Le 23 juin 1696 est signé le contrat de mariage entre
Benjamin de Condeville, fils à marier de défunts Grégoire de Condeville et Marie Campion de Frohen-le-Grand, accompagné de François de Condeville, son frère, laboureur à Frohen-le-Grand, Jean Ponthieu, son cousin par alliance (mari de Madeleine Campion), laboureur à Frohen-le-Grand
Et Jeanne Riquier, fille de Jean Riquier relicq de Jeanne Harenbeau, laboureur à Frohen-le-Grand, accompagnés de Antoine Riquier, oncle paternel et Pasquier Desoteux, oncle par alliance, tous deux laboureurs à Frohen-le-Grand.

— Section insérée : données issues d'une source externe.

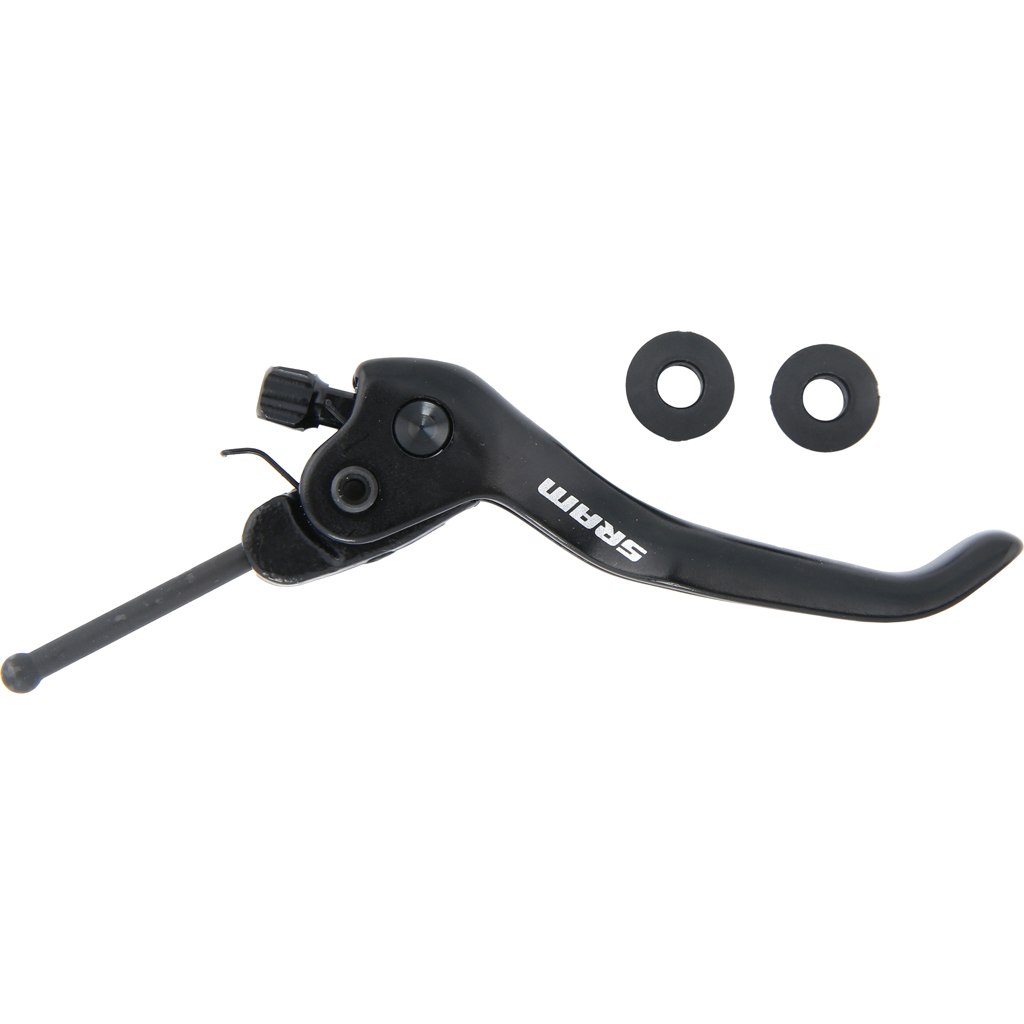 Picture of SRAM Lever Blade Aluminium incl. Mounting Hardware for Code R - 11.5018.003.019 - black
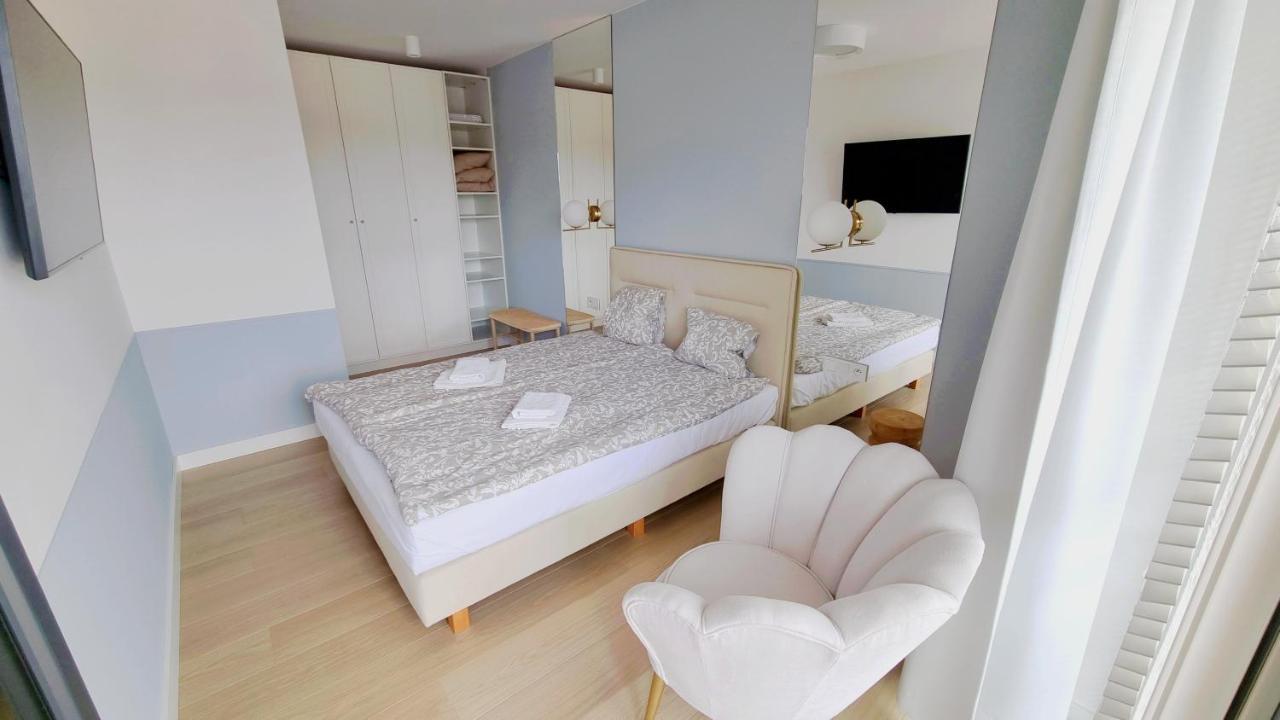 Polanki Aqua - Apartament Przy Morzu Колобжег Екстер'єр фото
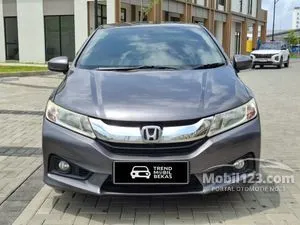 2015 Honda City 1.5 E Sedan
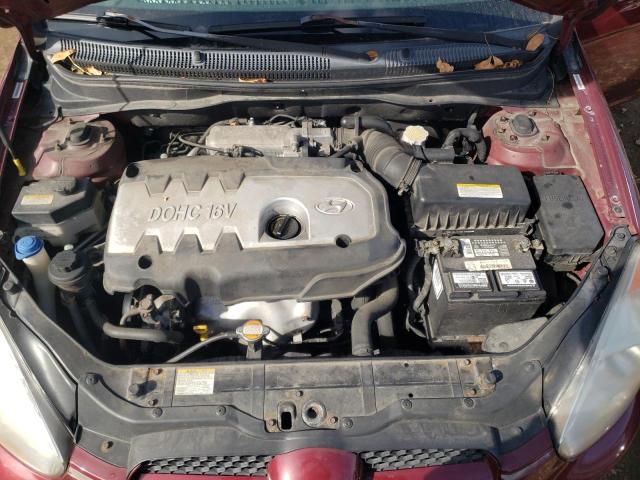 Photo 10 VIN: KMHCN36C07U012925 - HYUNDAI ACCENT 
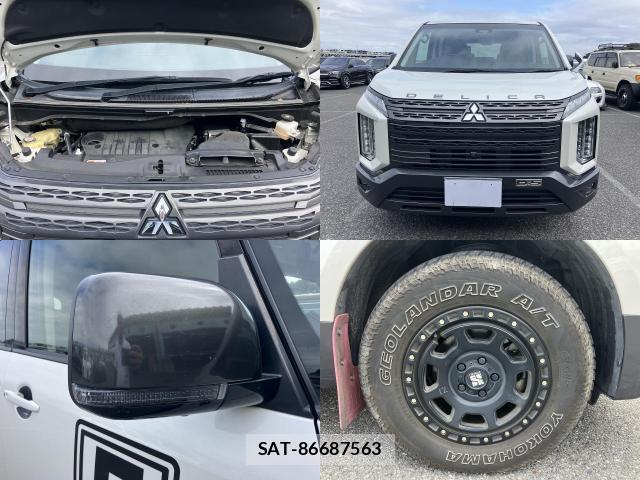 Mitsubishi DELICA 2020-03 8342766-7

Le marié apporte de la succession de ses parents:
  •  une maison, pourpris et terrain à Frohen-le-Grand
  • 1/3 de une mesure (soit 1 400 m2) de manoir à Neuvillette, à l'encontre de ses frère et soeur
  • 1/2 mesure (soit un peu plus de 2 000 m2) à Frohen-le-Grand
  • un quartier et demi (soit un peu plus de 1 500 m2) de terre à Frohen-le-Grand en deux pièces
  • 40 verges (soit un peu moins de 1 700 m2) de terre à Courchelle, près de Mézerolles
  • des meubles à usage de ménage
  • un cheval et un poulain
  • des grains secs et les avesties de blé vert et de mars tant sur ces immeubles que sur d'autres qu'il tient à ferme (qu'il a en location).
La mariée apporte de la succession de sa mère:
  • 3 quartiers (soit 3 150 m2) dans 3 mesures à Frohen-le-Grand qu'elle recevra au jour du mariage
De son père:
  • 3 quartiers chargés de blé vert à Frohen-le-Grand, à recevoir au jour du mariage
  • les avesties sur un quartier (soit 1 050 m2) de mars (avoine, orge ou seigle) avec dépouille (moisson) en août
  • la jouissance d'un demi quartier (soit un peu plus de 500 m2) de manoir non amasé à Frohen-le-Grand jusqu'à ce que ses frères et soeurs aient atteint "l'âge compétent" (c'est-à-dire leur majorité ou leur émancipation) avec partage à ce moment-là
  • 6 brebis
  • une crémaillère, un pot à feu, un chaudron d'airain, une maie, un tamis, un coffre, in lit garni de paillasse, un traversin, une couverture, deux paires de draps, dix aulnes de toile de chanvre
Le tout provient de la communauté du donateur avec sa femme décédée. En contrepartie, elle renonce à la succession mobiliaire et immobiliaire de ses parents pendant le vivant de son père. Le partage se fera après le décès de celui-ci.
 

Pour écrire cet article, j'ai consulté la série 4E des archives départementales du Pas-de-Calais à Dainville.